Exercise directions: Restate word for word the lines below from the one that has "Пляжный волейбол в Барсуках, Фото: 69" through the one that has "Episode 2 - ArtEphemeraTV", keeping both and dropping all pictures.

Data shown:
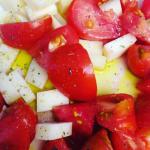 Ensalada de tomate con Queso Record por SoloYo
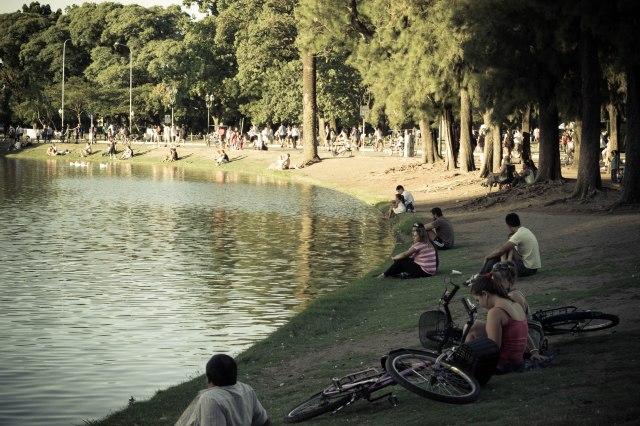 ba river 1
---
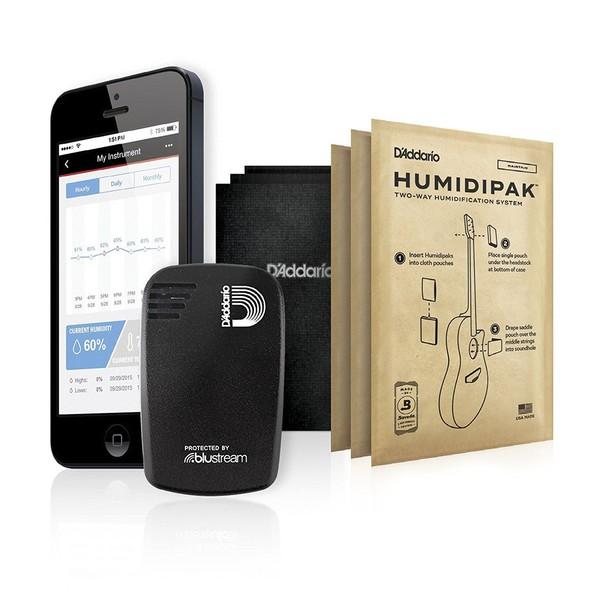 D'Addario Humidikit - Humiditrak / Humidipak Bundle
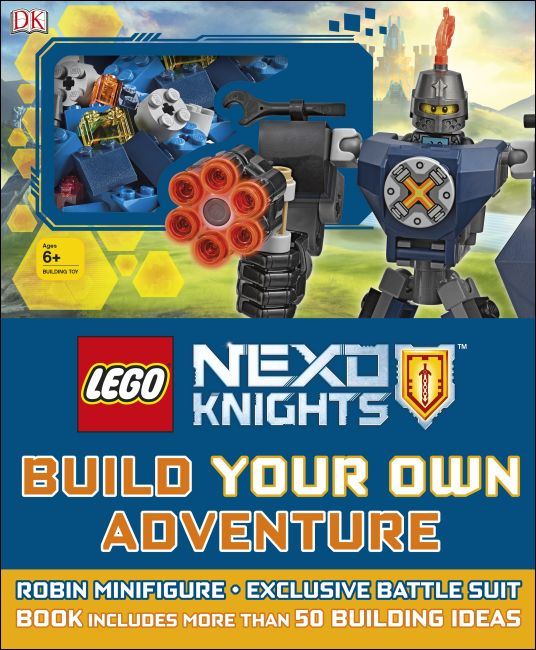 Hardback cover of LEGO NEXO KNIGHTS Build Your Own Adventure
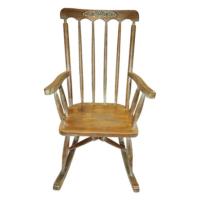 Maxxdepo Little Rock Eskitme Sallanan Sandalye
* * *
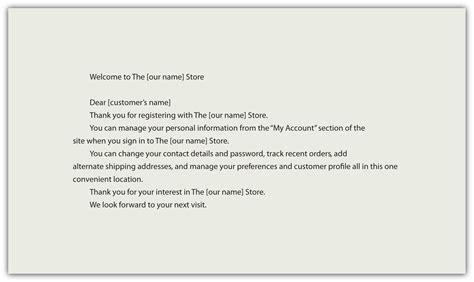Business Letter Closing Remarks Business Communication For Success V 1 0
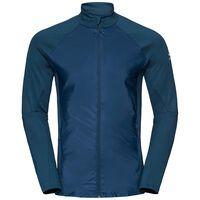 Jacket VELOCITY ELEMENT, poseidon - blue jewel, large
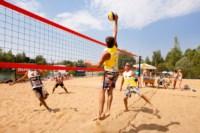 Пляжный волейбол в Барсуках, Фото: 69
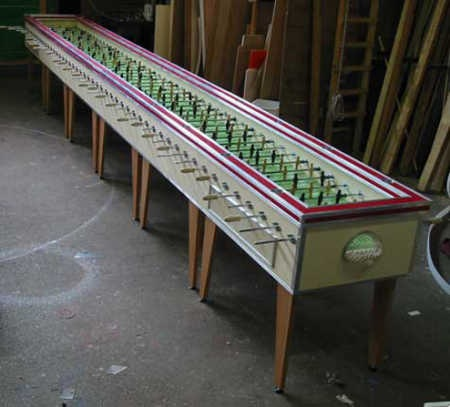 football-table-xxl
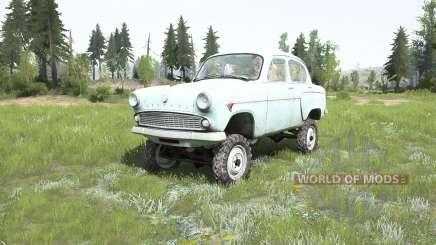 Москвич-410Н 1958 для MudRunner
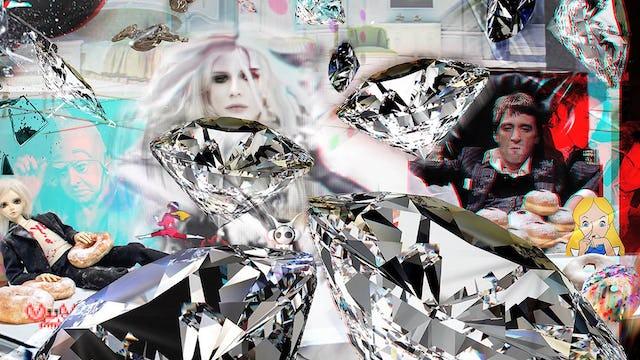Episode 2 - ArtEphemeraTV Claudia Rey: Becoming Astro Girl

Exercise output:
 Пляжный волейбол в Барсуках, Фото: 69
 football-table-xxl
 Москвич-410Н 1958 для MudRunner
Episode 2 - ArtEphemeraTV Claudia Rey: Becoming Astro Girl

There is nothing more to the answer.